---- Bereitgestellter Text
Vor diesem Hintergrund erscheint
uns ein vorsichtiges und differenzierendes Vorgehen angebracht, wenn wir
uns der Debatte um den Begriff des Politischen nähern. Immer häufiger
tauchen in politischen Auseinandersetzungen kritische Bezugnahmen auf den
Begriff einer 'symbolischen Politik' auf. Zur Beschreibung bürgerlicher
Politikformen erscheint uns dieser Begriff durchaus sinnvoll. Daher betrachten
wir seine Brauchbarkeit in der Auseinandersetzung mit den hegemonialen
Verhältnissen. Anschließend wollen wir versuchen, zu zeigen,
daß eine analoge Verwendung des Begriffs in innerlinken Debatten
problematisch ist und häufig der Denunziation mißliebiger linker
Praxisformen dient: Hier fungiert der Begriff tendenziell als Schimpfwort
und eröffnet eine Ebene der Auseinandersetzung, die wenig fruchtbar
ist.
--------
---- Datenauszug
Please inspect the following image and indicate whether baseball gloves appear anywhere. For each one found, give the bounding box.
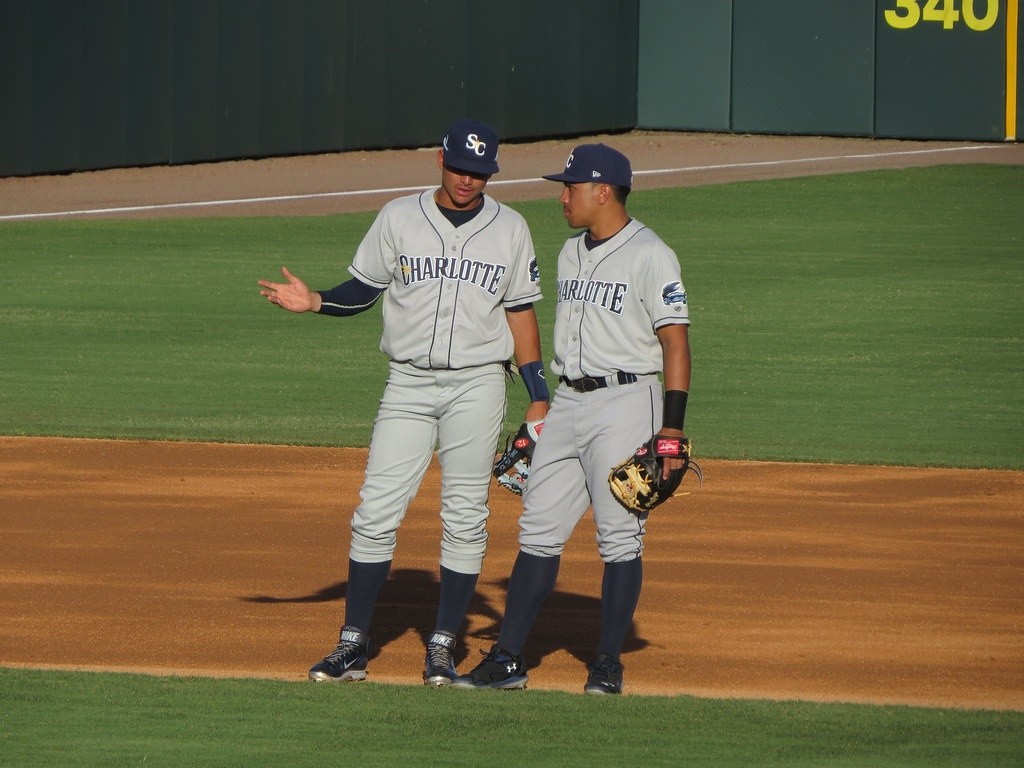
[493,419,544,496]
[607,432,689,513]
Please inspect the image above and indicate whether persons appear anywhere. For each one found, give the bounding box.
[253,118,551,684]
[449,142,696,693]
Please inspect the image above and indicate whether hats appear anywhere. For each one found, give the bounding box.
[442,124,500,179]
[544,143,632,188]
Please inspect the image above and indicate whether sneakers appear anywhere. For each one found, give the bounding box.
[423,628,459,688]
[308,624,368,683]
[584,650,624,697]
[450,644,529,692]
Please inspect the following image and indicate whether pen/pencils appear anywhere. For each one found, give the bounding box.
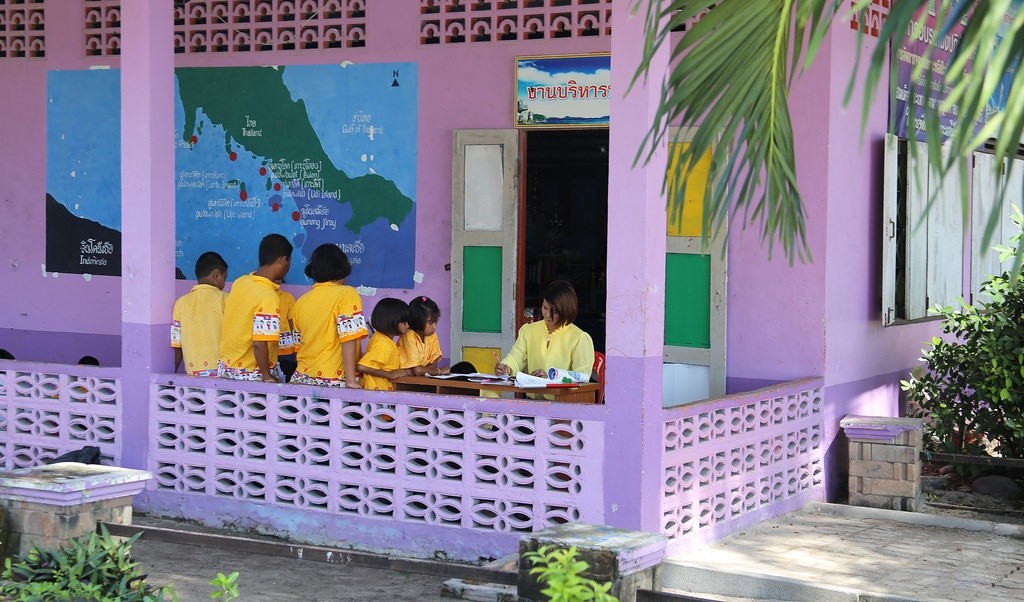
[493,351,510,378]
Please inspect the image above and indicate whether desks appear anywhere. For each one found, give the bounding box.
[388,374,601,523]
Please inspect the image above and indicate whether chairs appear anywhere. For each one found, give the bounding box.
[592,351,605,405]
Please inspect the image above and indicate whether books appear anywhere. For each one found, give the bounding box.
[426,367,591,388]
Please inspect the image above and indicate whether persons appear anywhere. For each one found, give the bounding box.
[495,279,596,400]
[52,355,100,402]
[396,296,451,377]
[170,233,368,388]
[356,298,412,420]
[0,349,15,374]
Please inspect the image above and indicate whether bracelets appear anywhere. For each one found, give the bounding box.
[436,368,441,375]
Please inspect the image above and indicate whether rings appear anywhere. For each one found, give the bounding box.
[539,370,542,373]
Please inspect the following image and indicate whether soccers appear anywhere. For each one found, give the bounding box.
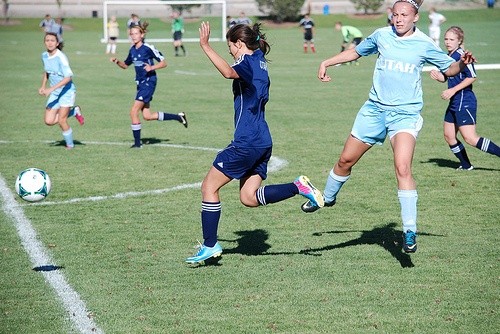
[15,168,51,202]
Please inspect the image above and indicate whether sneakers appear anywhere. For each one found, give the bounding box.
[293,174,325,208]
[74,106,84,125]
[458,164,474,170]
[131,144,143,149]
[186,238,224,265]
[301,194,337,213]
[402,228,418,253]
[177,112,187,128]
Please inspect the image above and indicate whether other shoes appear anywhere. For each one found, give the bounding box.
[344,62,350,65]
[356,60,359,65]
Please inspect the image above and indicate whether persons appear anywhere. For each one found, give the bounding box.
[38,32,84,149]
[226,12,252,31]
[39,14,64,52]
[426,8,447,49]
[297,0,478,254]
[427,26,499,170]
[110,22,189,149]
[334,22,364,66]
[298,13,316,53]
[170,13,186,57]
[182,19,325,267]
[386,7,394,26]
[105,13,141,55]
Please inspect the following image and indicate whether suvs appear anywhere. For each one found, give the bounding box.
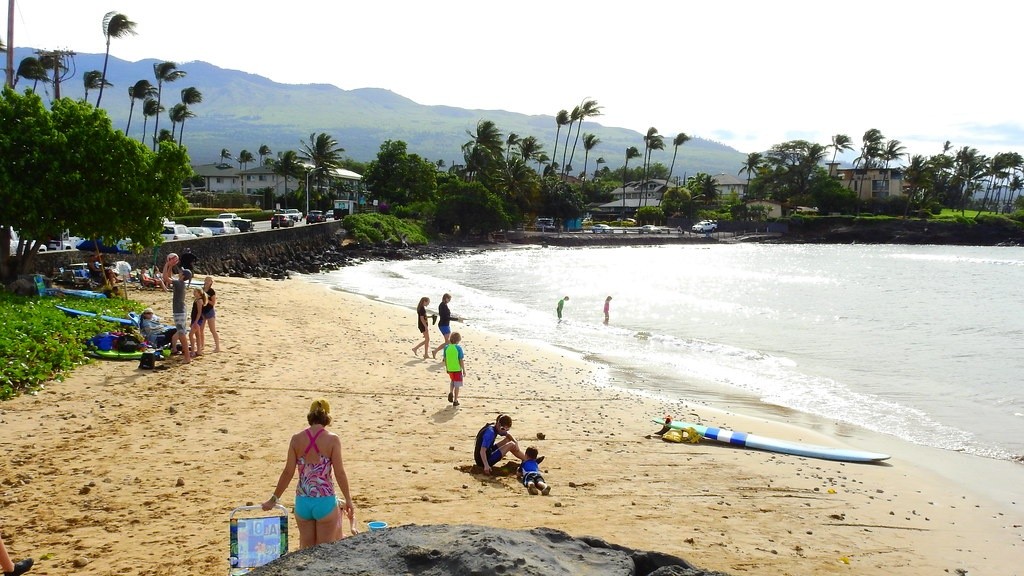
--------
* _Aufgabenstellung_:
**A)** Wozu dient laut dem bereitgestellten Text eine analoge Verwendung des Begriffs der „symbolischen Politik“ in innerlinken Debatten häufig?
**B)** Führen Sie alle konjugierten Verben des bereitgestellten Textes auf, deren Subjekt „wir“ ist.

* _Lösungen_:
**A)** Sie dient häufig der Denunziation mißliebiger linker Praxisformen.

**B)** nähern, betrachten, wollen